I now remembered that our great big wide as a house ewe, Muffie, had had a water bag out for a while! She has lambed 4 times before and had not trouble, but this was taking too long! After corralling her into a pen, an internal check revealed 2 sets of front feet and one head…twins jammed up. I was baffled, which legs went to which lamb and where was that other head? I finally figured out that the lambs were piggyback and the top lamb’s legs were out straight next to the jaw of the bottom lamb. Sorted out, fortunately with David holding  her and she cooperating, all went well and I assisted the first lamb out, a big beautiful polled black mouflon ram. He was followed by a rather stressed solid black ram who took a minute to realize he was out in the world. Both were up and going after a towelling off. Mom’s udder was so full I milked a pint of colostrum off and the boys were up and at the milk bar.

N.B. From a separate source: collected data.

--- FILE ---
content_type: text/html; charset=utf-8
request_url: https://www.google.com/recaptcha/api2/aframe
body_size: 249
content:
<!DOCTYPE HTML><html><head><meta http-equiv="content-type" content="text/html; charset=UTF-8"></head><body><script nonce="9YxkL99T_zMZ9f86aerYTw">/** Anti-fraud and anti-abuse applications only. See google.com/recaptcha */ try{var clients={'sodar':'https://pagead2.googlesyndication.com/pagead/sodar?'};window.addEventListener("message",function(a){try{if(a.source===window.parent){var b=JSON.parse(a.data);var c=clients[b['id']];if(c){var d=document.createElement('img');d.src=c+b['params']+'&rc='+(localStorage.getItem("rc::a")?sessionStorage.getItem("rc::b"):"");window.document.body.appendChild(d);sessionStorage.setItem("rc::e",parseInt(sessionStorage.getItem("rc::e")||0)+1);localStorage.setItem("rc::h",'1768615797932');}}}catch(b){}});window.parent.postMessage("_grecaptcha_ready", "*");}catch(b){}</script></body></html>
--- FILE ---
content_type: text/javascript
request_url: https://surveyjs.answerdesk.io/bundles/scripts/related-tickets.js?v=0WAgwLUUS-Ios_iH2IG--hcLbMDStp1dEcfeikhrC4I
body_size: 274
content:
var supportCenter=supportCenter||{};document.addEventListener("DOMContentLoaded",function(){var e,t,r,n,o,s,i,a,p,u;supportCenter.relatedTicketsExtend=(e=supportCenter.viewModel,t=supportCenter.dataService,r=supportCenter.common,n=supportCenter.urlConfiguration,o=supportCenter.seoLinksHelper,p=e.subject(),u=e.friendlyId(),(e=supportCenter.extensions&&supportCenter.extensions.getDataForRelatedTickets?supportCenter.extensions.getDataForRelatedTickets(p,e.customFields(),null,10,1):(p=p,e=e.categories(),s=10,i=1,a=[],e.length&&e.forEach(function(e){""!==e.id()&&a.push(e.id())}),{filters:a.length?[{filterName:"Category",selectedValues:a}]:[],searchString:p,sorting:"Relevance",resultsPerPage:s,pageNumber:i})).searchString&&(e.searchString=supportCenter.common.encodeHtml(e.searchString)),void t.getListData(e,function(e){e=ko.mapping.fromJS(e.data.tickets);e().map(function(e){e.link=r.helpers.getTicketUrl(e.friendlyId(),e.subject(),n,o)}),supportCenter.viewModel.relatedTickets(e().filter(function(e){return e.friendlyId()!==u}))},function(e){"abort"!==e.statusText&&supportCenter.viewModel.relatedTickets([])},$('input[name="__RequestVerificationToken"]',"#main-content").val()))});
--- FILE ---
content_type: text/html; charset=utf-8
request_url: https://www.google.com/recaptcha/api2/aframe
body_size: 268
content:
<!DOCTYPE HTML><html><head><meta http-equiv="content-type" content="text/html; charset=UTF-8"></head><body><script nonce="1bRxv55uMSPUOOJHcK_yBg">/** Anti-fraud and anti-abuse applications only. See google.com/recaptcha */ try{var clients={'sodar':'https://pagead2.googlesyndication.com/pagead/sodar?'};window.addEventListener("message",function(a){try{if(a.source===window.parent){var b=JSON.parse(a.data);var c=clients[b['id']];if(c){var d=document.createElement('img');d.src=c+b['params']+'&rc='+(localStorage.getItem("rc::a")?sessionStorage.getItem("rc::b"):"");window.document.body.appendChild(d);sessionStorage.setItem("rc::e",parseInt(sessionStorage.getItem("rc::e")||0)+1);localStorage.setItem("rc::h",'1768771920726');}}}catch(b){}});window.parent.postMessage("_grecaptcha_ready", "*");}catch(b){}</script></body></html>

Black Spot was now bellowing like a dinosaur! A first time lamber, she was pushing so hard and letting us know this was not fun! The trouble was a very big ram, very black lamb…he was finally out. So glad she is polled, big horn buds on this boy would have been an issue! Black Spot was up on her feet and licking off her lamb. She was tired but okay, and doing a good job. She certainly deserved a nice breakfast and warm drink.

The barn was quiet except for the mother sounds of the ewes talking to their lambs. The morning had moved along into afternoon. The sun was warming the barn and there was just a gentle breeze. A good day.